The Lobos Marinos compiled a 2–6 record, tying for seventh place in the Grupo Libertad, and were outscored by a total of 208 to 148. The team was led on offense by quarterbacks Cristhian Carbajal and Ernesto Vivian and running back Carlos "Cuba" González, while wide receiver Jorge Apodaca and safety Luis Meza served team captains. Meza led the league with 64 tackles and was selected to the Stars Bowl for the second year in a row.

===Schedule===
The Lobos Marinos' 2015 schedule consisted of four home games and four away games in the regular season.

| Date | Opponent | Site | Result | Source |
|---|---|---|---|---|
| 29 August | Cimarrones UABC Mexicali | Estadio Municipal; La Paz; | W 52–0 |  |
| 5 September | at Búhos UNISON | Estadio Miguel Castro Servín; Hermosillo; | L 18–19 |  |
| 12 September | Coyotes UTH | Estadio Municipal; La Paz; | L 9–14 |  |
| 19 September | at Osos CETYS Tijuana | Estadio Margarita de Astiazarán de Fimbres; Tijuana; | L 12–33 |  |
| 2 October | at Cimarrones UABC Tijuana | Campo UABC Tijuana; Tijuana; | L 12–44 |  |
| 10 October | Zorros CETYS Mexicali | Estadio Municipal; La Paz; | L 0–55 |  |
| 17 October | at Cimarrones UABC Ensenada | Unidad Deportiva Valle Dorado; Ensenada; | W 20–14 |  |
| 24 October | Potros ITSON [es] | Estadio Municipal; La Paz; | L 25–29 |  |

==Demise and aftermath==
In January 2016, the ITLP announced that the Lobos Marinos football team would not be returning for the 2016 season, ending its affiliation both with CONADEIP and the OEFA after three seasons of play. As the first college football team from Baja California Sur, the team travelled approximately 27,500 km during this time, with the players and their families contributing much of the funds.

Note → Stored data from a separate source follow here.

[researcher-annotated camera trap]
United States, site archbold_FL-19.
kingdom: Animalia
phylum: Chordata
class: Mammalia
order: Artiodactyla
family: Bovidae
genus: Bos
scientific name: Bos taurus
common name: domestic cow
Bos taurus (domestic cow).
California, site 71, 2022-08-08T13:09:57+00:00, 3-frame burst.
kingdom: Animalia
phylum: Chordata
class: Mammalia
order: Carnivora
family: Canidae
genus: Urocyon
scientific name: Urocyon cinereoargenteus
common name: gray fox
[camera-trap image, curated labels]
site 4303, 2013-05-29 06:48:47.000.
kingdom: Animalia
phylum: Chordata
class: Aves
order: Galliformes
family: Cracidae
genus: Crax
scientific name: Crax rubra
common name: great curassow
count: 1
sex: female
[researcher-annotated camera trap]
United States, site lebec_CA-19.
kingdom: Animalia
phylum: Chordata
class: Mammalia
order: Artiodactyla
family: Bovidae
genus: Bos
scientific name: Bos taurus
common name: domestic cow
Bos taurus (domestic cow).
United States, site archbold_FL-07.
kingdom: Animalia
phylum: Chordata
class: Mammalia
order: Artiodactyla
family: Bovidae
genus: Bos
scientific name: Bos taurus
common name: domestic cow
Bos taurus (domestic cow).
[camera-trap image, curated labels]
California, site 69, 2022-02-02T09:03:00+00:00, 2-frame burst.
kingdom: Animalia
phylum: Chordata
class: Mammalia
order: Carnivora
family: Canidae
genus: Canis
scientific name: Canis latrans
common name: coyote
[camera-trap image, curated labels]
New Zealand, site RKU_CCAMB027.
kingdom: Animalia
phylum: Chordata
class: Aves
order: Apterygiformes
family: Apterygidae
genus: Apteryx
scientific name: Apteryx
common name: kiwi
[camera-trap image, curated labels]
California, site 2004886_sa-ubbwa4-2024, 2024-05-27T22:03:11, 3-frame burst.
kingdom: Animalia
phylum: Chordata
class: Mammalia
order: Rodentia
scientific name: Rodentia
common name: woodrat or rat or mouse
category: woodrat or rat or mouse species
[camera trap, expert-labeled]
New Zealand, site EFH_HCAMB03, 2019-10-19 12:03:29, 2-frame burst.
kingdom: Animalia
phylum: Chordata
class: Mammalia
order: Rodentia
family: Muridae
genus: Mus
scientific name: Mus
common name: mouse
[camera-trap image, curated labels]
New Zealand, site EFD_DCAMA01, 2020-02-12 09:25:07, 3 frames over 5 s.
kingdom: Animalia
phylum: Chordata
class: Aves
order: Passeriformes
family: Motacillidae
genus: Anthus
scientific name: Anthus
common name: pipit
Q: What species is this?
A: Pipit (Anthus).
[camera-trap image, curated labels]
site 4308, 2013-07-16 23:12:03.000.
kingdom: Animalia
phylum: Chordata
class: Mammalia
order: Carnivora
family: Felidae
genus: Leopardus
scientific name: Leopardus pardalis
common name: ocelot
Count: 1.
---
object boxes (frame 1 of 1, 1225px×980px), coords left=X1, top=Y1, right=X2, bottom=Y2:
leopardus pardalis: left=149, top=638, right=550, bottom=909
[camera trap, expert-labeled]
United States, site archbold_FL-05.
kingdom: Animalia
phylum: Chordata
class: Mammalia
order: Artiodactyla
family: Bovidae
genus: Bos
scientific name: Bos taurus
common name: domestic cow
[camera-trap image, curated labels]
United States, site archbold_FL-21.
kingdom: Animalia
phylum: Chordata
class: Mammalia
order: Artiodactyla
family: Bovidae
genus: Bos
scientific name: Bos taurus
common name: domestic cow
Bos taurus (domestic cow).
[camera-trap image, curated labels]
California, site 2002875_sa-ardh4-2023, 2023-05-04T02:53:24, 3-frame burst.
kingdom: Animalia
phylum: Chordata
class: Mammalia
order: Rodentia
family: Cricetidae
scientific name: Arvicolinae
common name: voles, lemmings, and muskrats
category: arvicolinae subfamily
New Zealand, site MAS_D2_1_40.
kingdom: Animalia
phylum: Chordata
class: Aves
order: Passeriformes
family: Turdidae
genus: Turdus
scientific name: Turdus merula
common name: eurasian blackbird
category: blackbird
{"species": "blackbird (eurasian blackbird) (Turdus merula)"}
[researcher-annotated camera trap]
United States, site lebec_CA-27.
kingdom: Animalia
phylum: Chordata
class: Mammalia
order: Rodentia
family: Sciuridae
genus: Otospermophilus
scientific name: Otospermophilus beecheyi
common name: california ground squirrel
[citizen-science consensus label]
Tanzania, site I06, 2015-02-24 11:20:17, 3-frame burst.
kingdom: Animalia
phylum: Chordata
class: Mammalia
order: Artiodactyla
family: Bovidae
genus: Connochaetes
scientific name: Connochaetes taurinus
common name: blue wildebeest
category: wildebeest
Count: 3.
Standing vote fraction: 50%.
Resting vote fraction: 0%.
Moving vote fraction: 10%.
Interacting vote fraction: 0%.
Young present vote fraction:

Star running back Carlos "Cuba" González transferred to the Zorros CETYS Mexicali. He was named the 2016 Liga Premier CONADEIP MVP and selected to represent Mexico in the 2016 Stars Bowl held in Mexicali. González finished his career in 2018 as the CONADEIP all-time leader in rushing yards after recording 3,423 rushing yards and 42 touchdowns in 43 games.